En 2016, les Français ont déposé 1,31 milliard d’euros sur des placements solidaires, établissant ainsi l’encours de l’épargne solidaire à 9,76 milliards d’euros à la fin de l’année. La finance solidaire est une alternative de plus en plus plébiscitée par les épargnants, qui y trouvent la transparence et l’impact social que les banques traditionnelles peinent à fournir. Mais que signifient ces termes de finance solidaire, épargne solidaire, crowdlending ?

La finance solidaire a pour but de redonner à la finance sa fonction première : la mise en relation des acteurs à besoin de financement avec ceux ayant la capacité de les financer. L’idée est de rendre son argent utile en choisissant ce qu’il finance, plutôt que de le laisser « dormir » sur un compte en banque opaque.

Finansol, association de promotion de la finance solidaire, définit ce type de finance comme un lien entre les épargnants qui cherchent à donner du sens à leur argent et les entreprises et associations à forte utilité sociale et environnementale. Ce lien est matérialisé par la souscription de produits d’épargne solidaire auprès d’une banque, mutuelle, entreprise solidaire, ou encore sur une plateforme de financement participatif.

Le financement participatif : crowdfunding et crowdlending

Si le principe du crowdfunding (littéralement “financement par la foule”) est aujourd’hui connu de tous, le crowdlending l’est un peu moins. Pouvant se traduire par “prêt par la foule”, le crowdlending dispose d’un cadre légal en France depuis 2014. Le principe est simple : permettre aux particuliers de financer des projets à travers un financement sur le principe du prêt bancaire (avec ou sans taux d’intérêt). On passe donc du don-contrepartie du crowdfunding au prêt-intérêts du crowdlending.

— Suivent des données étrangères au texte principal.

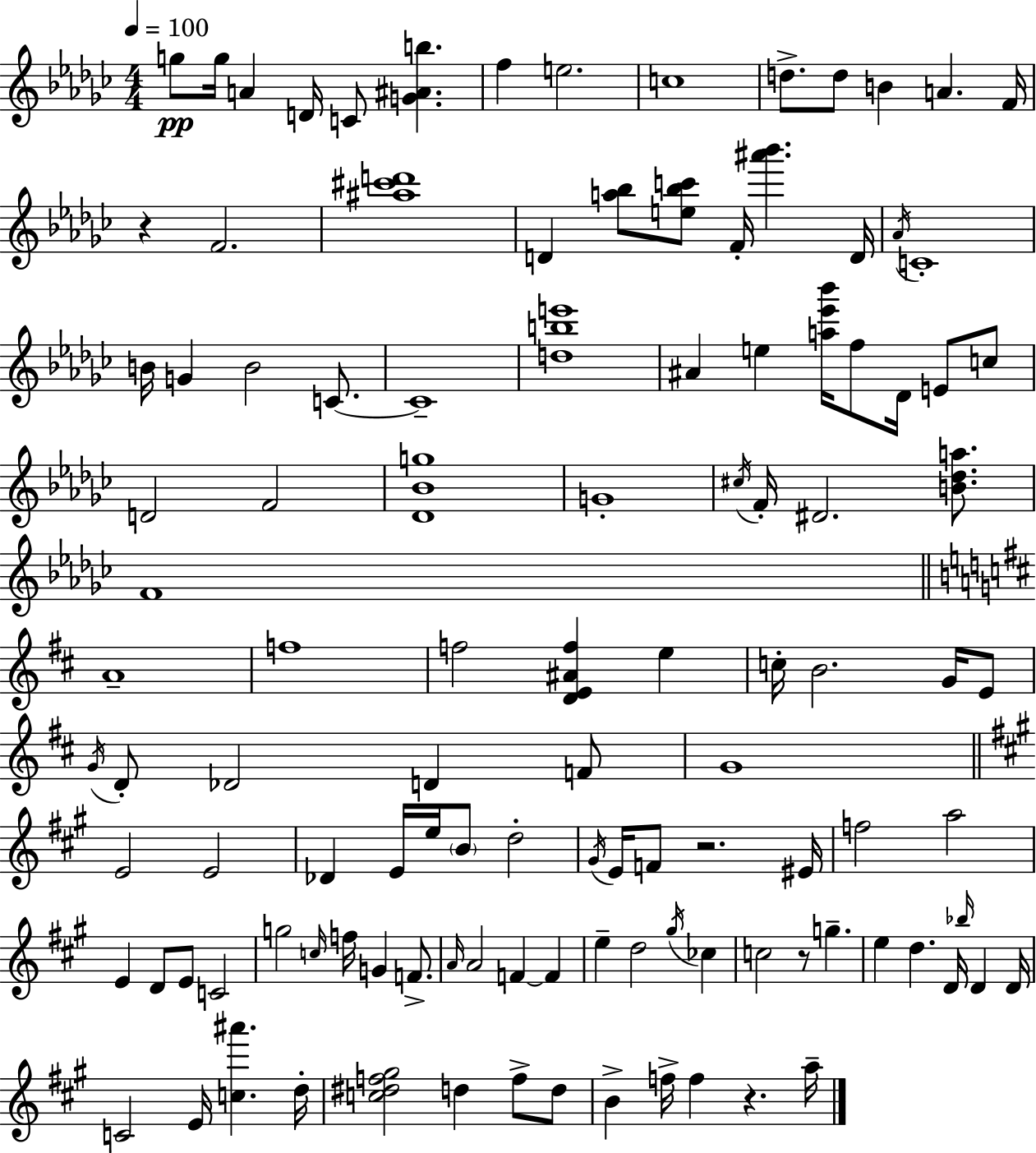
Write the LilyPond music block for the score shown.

{
  \clef treble
  \numericTimeSignature
  \time 4/4
  \key ees \minor
  \tempo 4 = 100
  g''8\pp g''16 a'4 d'16 c'8 <g' ais' b''>4. | f''4 e''2. | c''1 | d''8.-> d''8 b'4 a'4. f'16 | \break r4 f'2. | <ais'' cis''' d'''>1 | d'4 <a'' bes''>8 <e'' bes'' c'''>8 f'16-. <ais''' bes'''>4. d'16 | \acciaccatura { aes'16 } c'1-. | \break b'16 g'4 b'2 c'8.~~ | c'1-- | <d'' b'' e'''>1 | ais'4 e''4 <a'' ees''' bes'''>16 f''8 des'16 e'8 c''8 | \break d'2 f'2 | <des' bes' g''>1 | g'1-. | \acciaccatura { cis''16 } f'16-. dis'2. <b' des'' a''>8. | \break f'1 | \bar "||" \break \key d \major a'1-- | f''1 | f''2 <d' e' ais' f''>4 e''4 | c''16-. b'2. g'16 e'8 | \break \acciaccatura { g'16 } d'8-. des'2 d'4 f'8 | g'1 | \bar "||" \break \key a \major e'2 e'2 | des'4 e'16 e''16 \parenthesize b'8 d''2-. | \acciaccatura { gis'16 } e'16 f'8 r2. | eis'16 f''2 a''2 | \break e'4 d'8 e'8 c'2 | g''2 \grace { c''16 } f''16 g'4 f'8.-> | \grace { a'16 } a'2 f'4~~ f'4 | e''4-- d''2 \acciaccatura { gis''16 } | \break ces''4 c''2 r8 g''4.-- | e''4 d''4. d'16 \grace { bes''16 } | d'4 d'16 c'2 e'16 <c'' ais'''>4. | d''16-. <c'' dis'' f'' gis''>2 d''4 | \break f''8-> d''8 b'4-> f''16-> f''4 r4. | a''16-- \bar "|."
}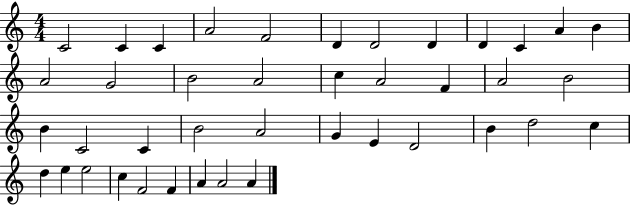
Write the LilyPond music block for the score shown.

{
  \clef treble
  \numericTimeSignature
  \time 4/4
  \key c \major
  c'2 c'4 c'4 | a'2 f'2 | d'4 d'2 d'4 | d'4 c'4 a'4 b'4 | \break a'2 g'2 | b'2 a'2 | c''4 a'2 f'4 | a'2 b'2 | \break b'4 c'2 c'4 | b'2 a'2 | g'4 e'4 d'2 | b'4 d''2 c''4 | \break d''4 e''4 e''2 | c''4 f'2 f'4 | a'4 a'2 a'4 | \bar "|."
}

Autrement dit, le particulier joue le rôle de la banque pour financer des projets ou des entreprises !

Le crowdlending peut ainsi permettre de financer des projets d’impact, ce qui en fait un produit d’épargne solidaire particulièrement vertueux. C’est d’abord un surplus de liberté : les prêteurs peuvent en effet prendre le contrôle de leur épargne et être seuls décideurs des projets financés par cet argent. La transparence de la plateforme et la traçabilité de l’argent prêté sont les clefs de voûte de ce système. Le crowdlending permet également de diversifier son épargne en complétant des produits d’épargne classique par de l’épargne solidaire. Si le prêt est rémunéré, il est également plus rentable que l’épargne classique et ne s’embarrasse pas de frais de gestion. Surtout, ce prêt est solidaire : il permet à n’importe qui de soutenir l’innovation, le développement, l’éducation, l’intégration sociale, l’environnement, la culture, etc.

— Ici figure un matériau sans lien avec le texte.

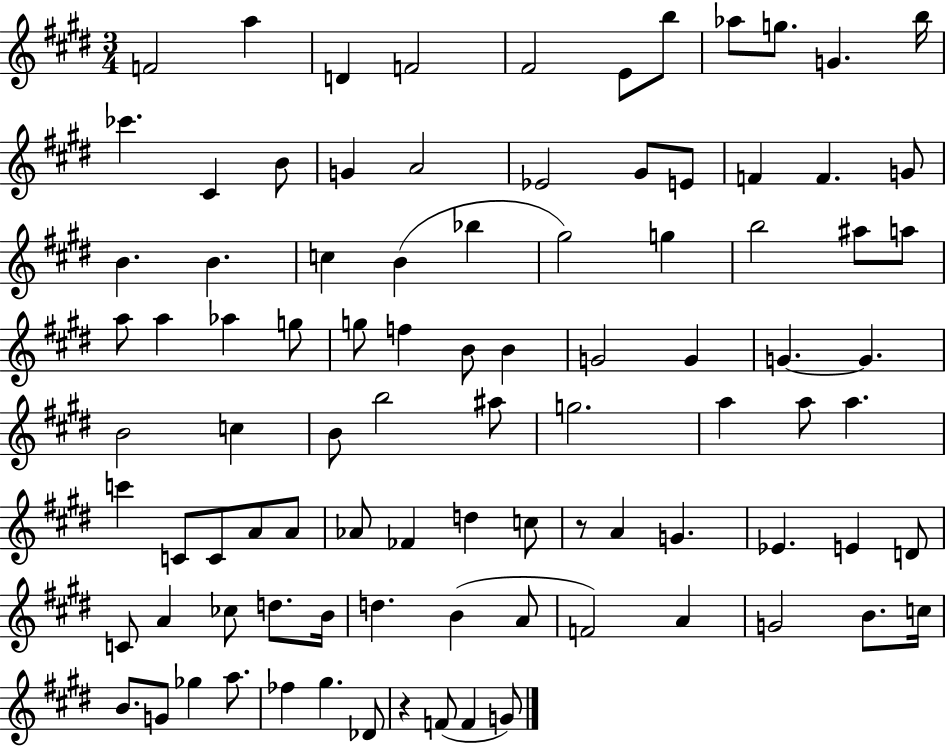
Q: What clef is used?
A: treble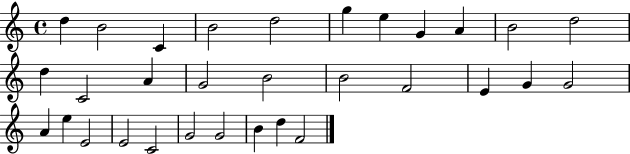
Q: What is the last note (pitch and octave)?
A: F4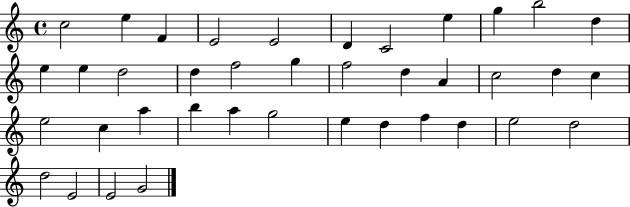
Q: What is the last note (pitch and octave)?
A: G4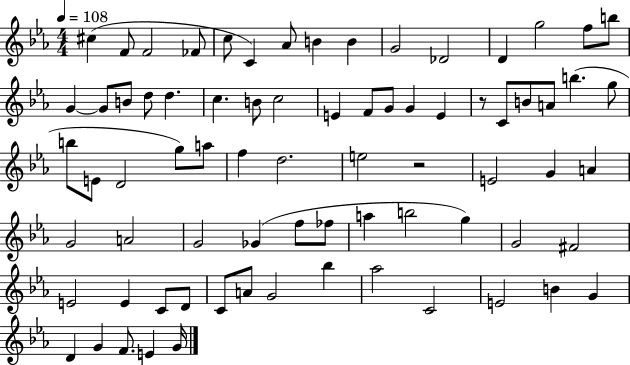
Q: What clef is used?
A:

Plusieurs plateformes spécialisées lèvent tous les jours des fonds pour les entrepreneurs qui changent le monde. Chez Solylend, notre ambition est d’agir pour des projets d’accès à l’énergie, au numérique, à l’eau ou encore à l’éducation dans les pays en développement. L’idée est de fédérer une communauté d’épargnants qui souhaitent devenir des Epargn’Acteurs : en soutenant des projets innovants dont l’impact est réel et mesurable, ils peuvent ainsi contribuer à améliorer les conditions de vie de milliers de personnes.

Notre premier projet, Moon, porté par l’entreprise Sunna Design, est un kit solaire innovant et connecté qui éclairera 500 foyers sénégalais, et bientôt toute l’Afrique !

D’autres projets arriveront rapidement, c’est en tout cas le souhait du Président-Fondateur de Solylend, Nicolas Pereira : “notre but est d’un côté aider les gens à rendre leur épargne utile et de l’autre aider ceux qui en ont le plus besoin. La solidarité peut aussi fonctionner comme cela. Nous veillons à ce que les projets que nous acceptons soient le plus qualitatifs possibles et aussi qu’ils aident les plus démunis, notamment dans les pays en développement”.